The subcomponent approach for bug tracking makes some sense when you
think of Launchpad as N parallel applications with one team
maintaining each application : developers need to know that the bug is
in their section of the application in order to pick it up and fix it.
But tackling bug triage of Launchpad that way implies a very static
partitioning of Launchpad (which puts up barriers), and also means
that we have to resource each 'application' in advance by having a
dedicated sub-team. The very nature of having dedicated teams means
that each thing gets its own work queue, which adds latency to fixing
problems (LEAN argues for having as few queues as possible). This
structure also means that having more folk work on areas that are in
trouble becomes an exception rather than the rule (because folk are
pulling from a per-team queue. And that means that its not uncommon
for a bug that is project-wide high importance stalls when it moves
from one teams region of maintenance to a smaller or busier teams

The new bug tracking structure is only the surface exposure of a more
fundamental change: rather than having strictly defined regions of the
code base, we're moving to a whole-project ownership model with squads
responsible for getting things done rather than regions of the code
base. Each squad will be a small team, of a size that can work well
together on a single project, timezone compatible, and ideally have a
good spread of the skills that go into making Launchpad changes:
Javascript, UI, Zope, Postgresql.

The squads then are jointly responsible for the entire Launchpad
project. If we split existing code into two - refactoring for
maintenance, we don't need to add a squad to cater for that. And vice
versa when combining components makes sense.
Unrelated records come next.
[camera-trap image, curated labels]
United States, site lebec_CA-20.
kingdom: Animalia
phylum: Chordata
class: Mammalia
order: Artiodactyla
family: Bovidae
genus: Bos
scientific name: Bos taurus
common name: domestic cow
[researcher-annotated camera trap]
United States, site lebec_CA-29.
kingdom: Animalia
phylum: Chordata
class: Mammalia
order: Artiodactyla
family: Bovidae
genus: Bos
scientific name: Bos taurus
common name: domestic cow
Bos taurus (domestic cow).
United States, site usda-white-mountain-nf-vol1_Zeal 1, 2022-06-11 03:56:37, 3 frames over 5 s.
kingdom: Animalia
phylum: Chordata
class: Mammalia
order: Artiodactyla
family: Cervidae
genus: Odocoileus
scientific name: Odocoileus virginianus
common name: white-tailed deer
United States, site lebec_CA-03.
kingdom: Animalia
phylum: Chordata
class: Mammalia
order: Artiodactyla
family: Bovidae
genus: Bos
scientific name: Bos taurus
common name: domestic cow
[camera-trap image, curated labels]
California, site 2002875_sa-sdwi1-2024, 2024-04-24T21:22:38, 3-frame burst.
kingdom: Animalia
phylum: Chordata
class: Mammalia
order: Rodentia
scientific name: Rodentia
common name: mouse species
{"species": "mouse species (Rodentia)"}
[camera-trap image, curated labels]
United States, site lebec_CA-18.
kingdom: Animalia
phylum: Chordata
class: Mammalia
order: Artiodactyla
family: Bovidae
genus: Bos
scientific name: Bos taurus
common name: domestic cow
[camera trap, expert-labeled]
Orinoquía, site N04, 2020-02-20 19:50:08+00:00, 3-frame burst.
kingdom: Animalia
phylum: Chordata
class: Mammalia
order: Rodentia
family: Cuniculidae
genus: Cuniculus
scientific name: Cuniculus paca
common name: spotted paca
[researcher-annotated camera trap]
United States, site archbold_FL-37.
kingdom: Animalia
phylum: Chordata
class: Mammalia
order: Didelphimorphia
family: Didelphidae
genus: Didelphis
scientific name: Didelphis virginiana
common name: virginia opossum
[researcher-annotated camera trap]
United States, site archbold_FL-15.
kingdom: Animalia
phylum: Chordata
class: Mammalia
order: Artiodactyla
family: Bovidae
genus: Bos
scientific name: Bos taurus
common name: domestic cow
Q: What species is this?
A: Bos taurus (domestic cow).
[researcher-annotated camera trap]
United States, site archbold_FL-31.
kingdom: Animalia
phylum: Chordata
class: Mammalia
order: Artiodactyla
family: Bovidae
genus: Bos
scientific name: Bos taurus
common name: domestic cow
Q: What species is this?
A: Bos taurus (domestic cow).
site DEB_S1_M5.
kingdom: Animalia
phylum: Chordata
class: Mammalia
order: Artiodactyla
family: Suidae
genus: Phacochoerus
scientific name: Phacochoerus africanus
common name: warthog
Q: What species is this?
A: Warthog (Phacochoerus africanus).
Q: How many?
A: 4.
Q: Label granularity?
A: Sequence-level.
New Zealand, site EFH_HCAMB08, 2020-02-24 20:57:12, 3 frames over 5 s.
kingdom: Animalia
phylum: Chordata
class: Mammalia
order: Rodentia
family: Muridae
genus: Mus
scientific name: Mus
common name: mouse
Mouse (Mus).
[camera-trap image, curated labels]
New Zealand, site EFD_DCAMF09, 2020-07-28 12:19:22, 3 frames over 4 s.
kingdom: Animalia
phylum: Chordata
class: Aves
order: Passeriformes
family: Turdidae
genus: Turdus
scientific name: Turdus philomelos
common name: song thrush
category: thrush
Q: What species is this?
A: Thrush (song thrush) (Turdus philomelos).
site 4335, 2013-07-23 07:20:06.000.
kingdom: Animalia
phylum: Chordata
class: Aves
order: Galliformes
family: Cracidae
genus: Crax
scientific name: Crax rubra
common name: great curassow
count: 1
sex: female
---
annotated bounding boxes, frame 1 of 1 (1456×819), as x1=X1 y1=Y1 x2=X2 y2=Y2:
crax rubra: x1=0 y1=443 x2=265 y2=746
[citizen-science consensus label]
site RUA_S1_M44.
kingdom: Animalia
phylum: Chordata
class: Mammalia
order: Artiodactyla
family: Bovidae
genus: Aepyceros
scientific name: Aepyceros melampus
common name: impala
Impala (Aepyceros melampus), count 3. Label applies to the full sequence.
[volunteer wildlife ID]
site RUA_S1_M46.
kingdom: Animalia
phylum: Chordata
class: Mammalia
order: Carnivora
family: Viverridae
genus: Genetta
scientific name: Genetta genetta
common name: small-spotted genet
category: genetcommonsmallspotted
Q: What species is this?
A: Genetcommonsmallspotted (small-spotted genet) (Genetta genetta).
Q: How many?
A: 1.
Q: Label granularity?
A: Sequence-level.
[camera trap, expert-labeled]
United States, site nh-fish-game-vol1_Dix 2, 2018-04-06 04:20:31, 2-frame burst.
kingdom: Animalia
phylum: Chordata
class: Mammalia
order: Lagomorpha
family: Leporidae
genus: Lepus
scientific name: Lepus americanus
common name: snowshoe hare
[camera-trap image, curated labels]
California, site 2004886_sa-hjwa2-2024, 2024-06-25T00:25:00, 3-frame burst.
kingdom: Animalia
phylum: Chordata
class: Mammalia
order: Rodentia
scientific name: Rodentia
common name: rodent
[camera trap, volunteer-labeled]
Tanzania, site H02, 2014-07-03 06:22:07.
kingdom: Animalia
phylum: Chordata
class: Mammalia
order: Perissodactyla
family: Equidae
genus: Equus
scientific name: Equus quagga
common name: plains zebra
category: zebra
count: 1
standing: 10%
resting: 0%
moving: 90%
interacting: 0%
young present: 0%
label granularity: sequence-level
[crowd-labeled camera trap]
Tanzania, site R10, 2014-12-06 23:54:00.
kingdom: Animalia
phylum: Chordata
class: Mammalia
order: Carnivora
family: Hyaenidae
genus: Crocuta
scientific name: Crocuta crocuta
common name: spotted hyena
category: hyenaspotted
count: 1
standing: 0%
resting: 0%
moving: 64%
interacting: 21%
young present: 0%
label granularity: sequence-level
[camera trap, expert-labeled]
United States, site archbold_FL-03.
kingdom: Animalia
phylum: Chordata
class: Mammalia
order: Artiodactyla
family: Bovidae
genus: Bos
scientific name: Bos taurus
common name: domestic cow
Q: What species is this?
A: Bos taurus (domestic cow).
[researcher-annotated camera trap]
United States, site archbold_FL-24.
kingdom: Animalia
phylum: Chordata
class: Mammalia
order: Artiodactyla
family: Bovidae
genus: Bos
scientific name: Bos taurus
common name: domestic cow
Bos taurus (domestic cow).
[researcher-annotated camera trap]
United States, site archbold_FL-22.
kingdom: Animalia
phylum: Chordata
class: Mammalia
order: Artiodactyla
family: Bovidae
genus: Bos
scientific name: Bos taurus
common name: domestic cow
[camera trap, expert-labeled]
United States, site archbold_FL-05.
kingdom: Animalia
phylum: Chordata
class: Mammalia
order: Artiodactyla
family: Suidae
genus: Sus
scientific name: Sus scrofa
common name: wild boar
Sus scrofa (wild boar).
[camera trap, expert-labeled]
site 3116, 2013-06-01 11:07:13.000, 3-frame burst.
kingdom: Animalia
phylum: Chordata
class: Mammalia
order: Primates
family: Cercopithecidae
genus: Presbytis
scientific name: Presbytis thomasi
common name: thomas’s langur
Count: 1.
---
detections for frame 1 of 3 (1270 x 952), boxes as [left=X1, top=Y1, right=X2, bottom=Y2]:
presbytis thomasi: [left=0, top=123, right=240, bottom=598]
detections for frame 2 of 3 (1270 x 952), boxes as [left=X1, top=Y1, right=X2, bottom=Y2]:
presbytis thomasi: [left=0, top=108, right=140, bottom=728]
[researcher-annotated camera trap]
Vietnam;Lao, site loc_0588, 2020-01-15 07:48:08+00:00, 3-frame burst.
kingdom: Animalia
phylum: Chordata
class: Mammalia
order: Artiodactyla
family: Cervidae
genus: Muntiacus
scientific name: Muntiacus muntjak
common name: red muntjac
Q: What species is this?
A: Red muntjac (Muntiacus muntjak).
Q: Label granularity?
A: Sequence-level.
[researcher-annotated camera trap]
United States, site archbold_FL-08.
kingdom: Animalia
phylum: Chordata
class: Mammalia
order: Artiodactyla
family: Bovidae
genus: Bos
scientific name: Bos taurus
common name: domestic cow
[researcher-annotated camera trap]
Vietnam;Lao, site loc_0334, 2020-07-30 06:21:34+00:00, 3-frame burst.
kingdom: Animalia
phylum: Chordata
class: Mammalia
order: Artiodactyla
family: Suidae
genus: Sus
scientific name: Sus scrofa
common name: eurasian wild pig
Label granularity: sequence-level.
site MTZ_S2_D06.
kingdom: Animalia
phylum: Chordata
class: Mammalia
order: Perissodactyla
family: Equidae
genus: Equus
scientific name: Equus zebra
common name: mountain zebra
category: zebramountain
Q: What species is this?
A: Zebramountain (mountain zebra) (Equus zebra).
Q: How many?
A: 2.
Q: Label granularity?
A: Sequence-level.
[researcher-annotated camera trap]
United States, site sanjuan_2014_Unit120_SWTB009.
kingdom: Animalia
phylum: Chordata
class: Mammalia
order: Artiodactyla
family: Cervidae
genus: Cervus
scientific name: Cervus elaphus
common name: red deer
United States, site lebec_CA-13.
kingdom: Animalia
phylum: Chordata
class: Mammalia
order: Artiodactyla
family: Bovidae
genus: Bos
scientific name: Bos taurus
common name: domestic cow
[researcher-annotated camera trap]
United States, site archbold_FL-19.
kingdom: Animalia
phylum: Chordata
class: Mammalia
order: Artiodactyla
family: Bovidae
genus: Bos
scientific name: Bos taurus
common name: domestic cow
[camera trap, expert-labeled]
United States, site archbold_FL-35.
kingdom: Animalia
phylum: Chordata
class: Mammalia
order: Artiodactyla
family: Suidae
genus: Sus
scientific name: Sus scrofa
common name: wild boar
One of the existing things we have trouble with is handling interrupts
*and* doing project work. Teams that are both component maintainers
and doing projects tend to let interrupts(bug reports, timeouts,
ooses) fall by the wayside until their big project is done. This is
natural because doing big projects is hard and needs concentration,
and by being sole-owners of parts of the codebase while the team is
focused on the project, noone else is doing the interrupt work.

A very nice thing about the squads approach is that at any point in
time a given squad will be just doing interrupts, or just doing a big
project. Squads will get furlough from the heavy lifting involved in
project work. Something like project, interrupts, project, interrupts.

This is much more flexible too - if we are drowning in bugs, Francis
can simply not assign a big project to the next squad when an existing
project is finished. Conversely if we need to do more project work in
parallel, he can ask a squad to come out of maintenance mode early.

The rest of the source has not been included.